Records supplied:
□ □ □ □ □ □ □

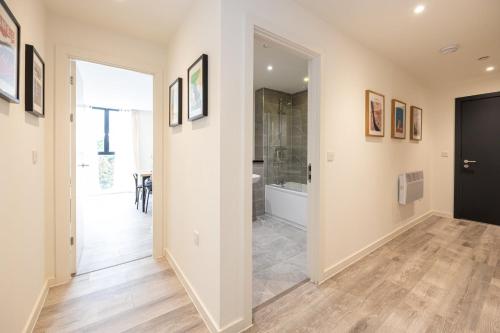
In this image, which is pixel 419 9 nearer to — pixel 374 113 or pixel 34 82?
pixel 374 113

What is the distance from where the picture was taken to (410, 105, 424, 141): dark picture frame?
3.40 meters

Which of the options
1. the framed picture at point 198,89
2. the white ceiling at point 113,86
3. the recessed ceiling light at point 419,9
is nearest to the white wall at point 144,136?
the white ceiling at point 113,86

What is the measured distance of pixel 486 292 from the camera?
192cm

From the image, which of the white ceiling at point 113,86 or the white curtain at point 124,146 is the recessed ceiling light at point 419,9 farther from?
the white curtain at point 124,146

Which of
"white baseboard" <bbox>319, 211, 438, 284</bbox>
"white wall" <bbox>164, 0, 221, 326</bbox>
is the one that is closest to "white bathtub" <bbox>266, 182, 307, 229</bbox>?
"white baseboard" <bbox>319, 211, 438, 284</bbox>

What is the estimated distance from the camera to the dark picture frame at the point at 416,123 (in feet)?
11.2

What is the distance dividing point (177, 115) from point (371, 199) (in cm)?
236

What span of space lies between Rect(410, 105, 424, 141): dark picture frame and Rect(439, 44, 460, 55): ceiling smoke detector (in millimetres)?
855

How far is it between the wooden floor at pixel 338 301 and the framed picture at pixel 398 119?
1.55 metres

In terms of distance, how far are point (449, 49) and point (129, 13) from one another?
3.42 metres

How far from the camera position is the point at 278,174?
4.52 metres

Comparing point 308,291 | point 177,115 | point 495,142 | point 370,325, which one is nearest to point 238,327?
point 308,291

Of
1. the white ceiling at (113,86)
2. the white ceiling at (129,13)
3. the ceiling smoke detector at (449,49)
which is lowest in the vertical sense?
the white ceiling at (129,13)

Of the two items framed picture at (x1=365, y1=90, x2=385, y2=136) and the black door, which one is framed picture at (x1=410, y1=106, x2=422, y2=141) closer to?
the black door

□ □ □ □ □ □ □

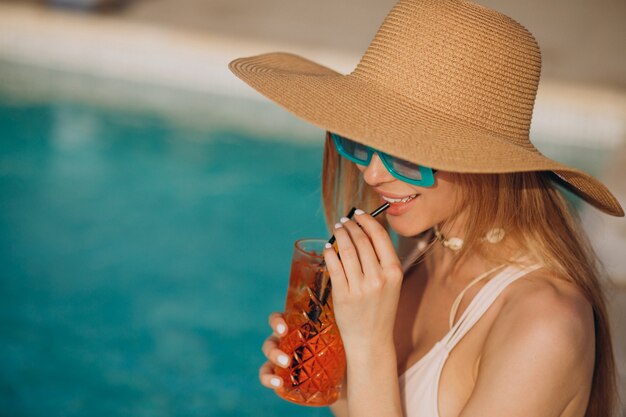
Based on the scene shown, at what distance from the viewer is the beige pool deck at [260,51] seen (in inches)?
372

□ □ □ □ □ □ □

Required task:
Pick out each line in the items above that contains the string "nearest". Case counts.

Final result:
is nearest to the white wall at point 144,136?
Comparing point 308,291 | point 177,115 | point 495,142 | point 370,325, which one is nearest to point 238,327?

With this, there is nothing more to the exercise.